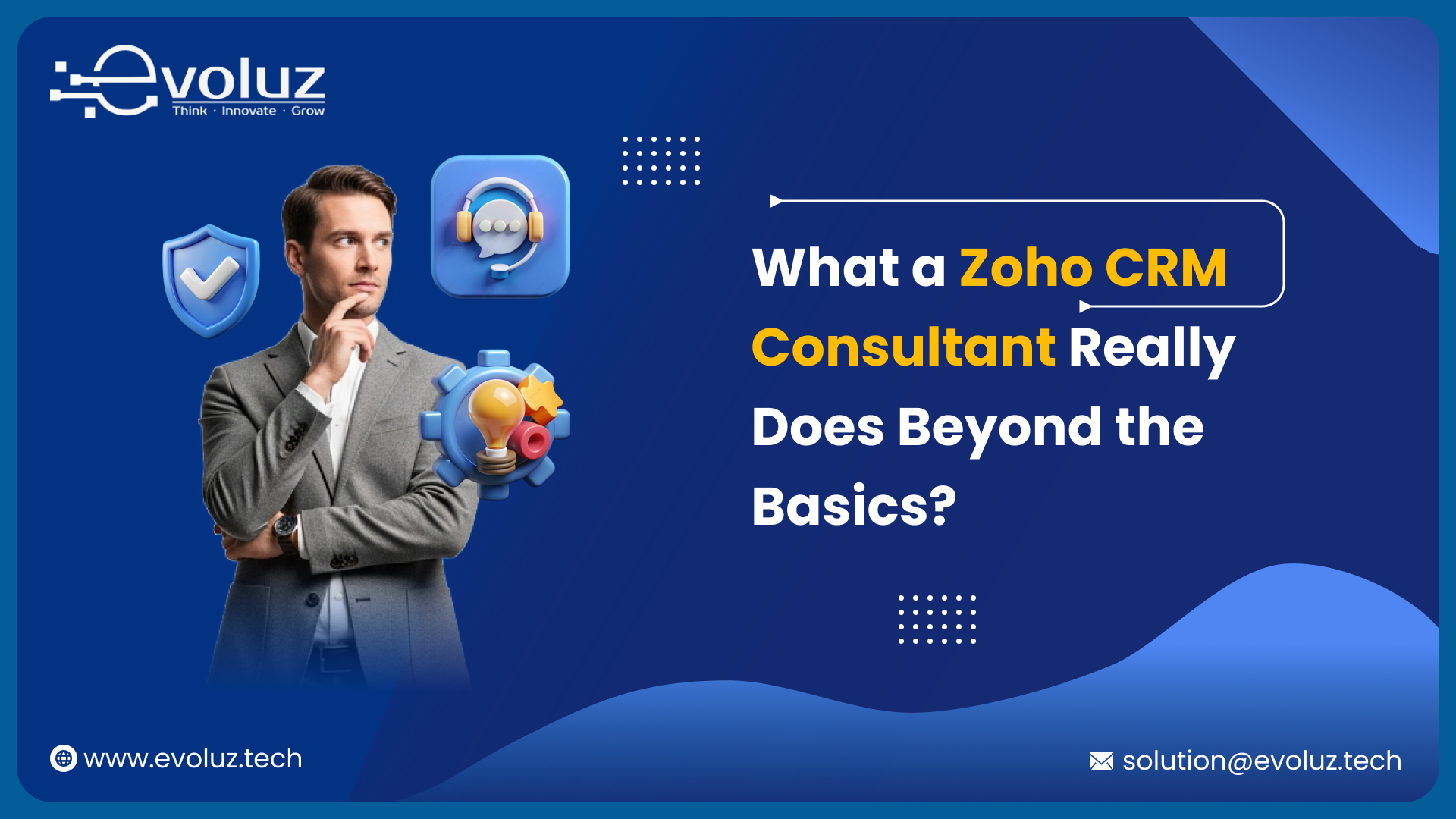 evoluz
Think · Innovate · Grow

What a Zoho CRM Consultant Really Does Beyond the Basics?

www.evoluz.tech

solution@evoluz.tech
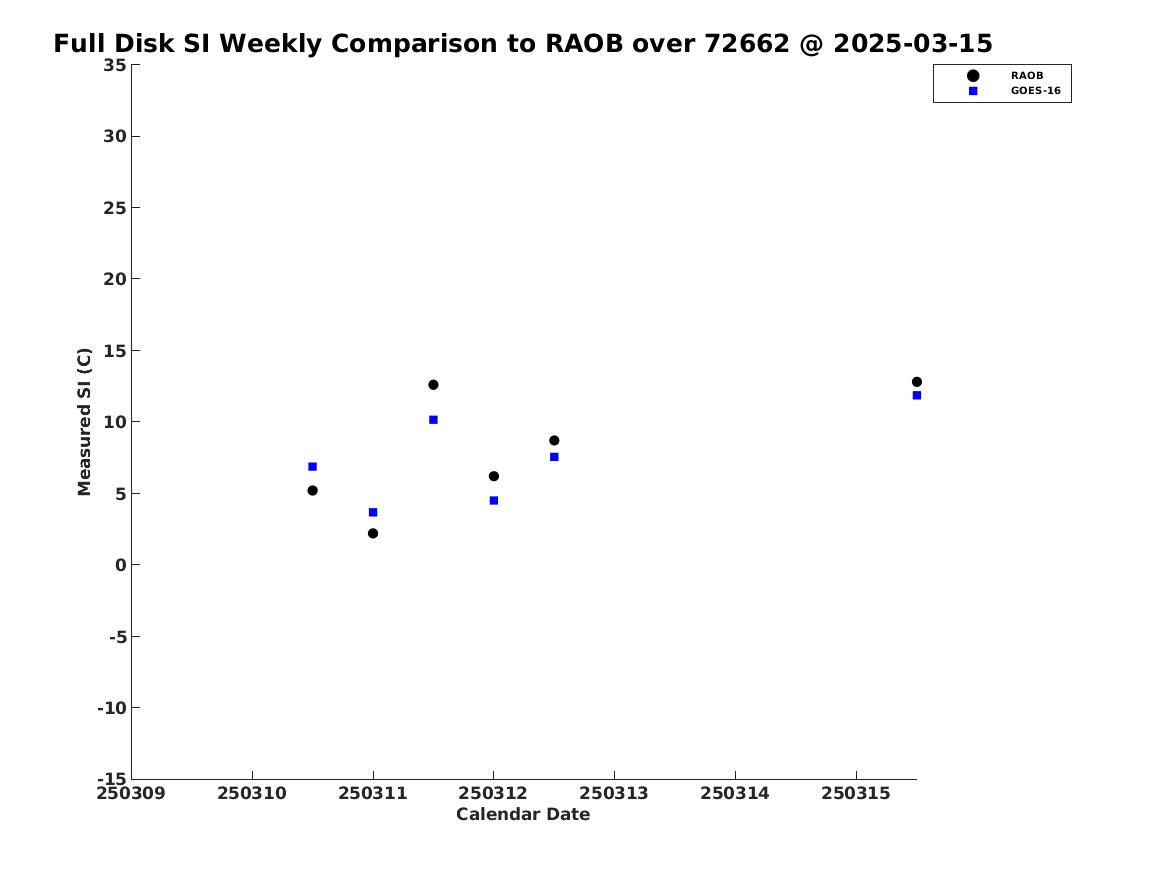 Full Disk SI Weekly Comparison to RAOB over 72662 @ 2025-03-15

RAOB
GOES-16

Measured SI (C)

35
30
25
20
15
10
5
0
-5
-10
-15

250309
250310
250311
250312
250313
250314
250315

Calendar Date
____
Using the records above, copy each line that contains "tech".

www.evoluz.tech
solution@evoluz.tech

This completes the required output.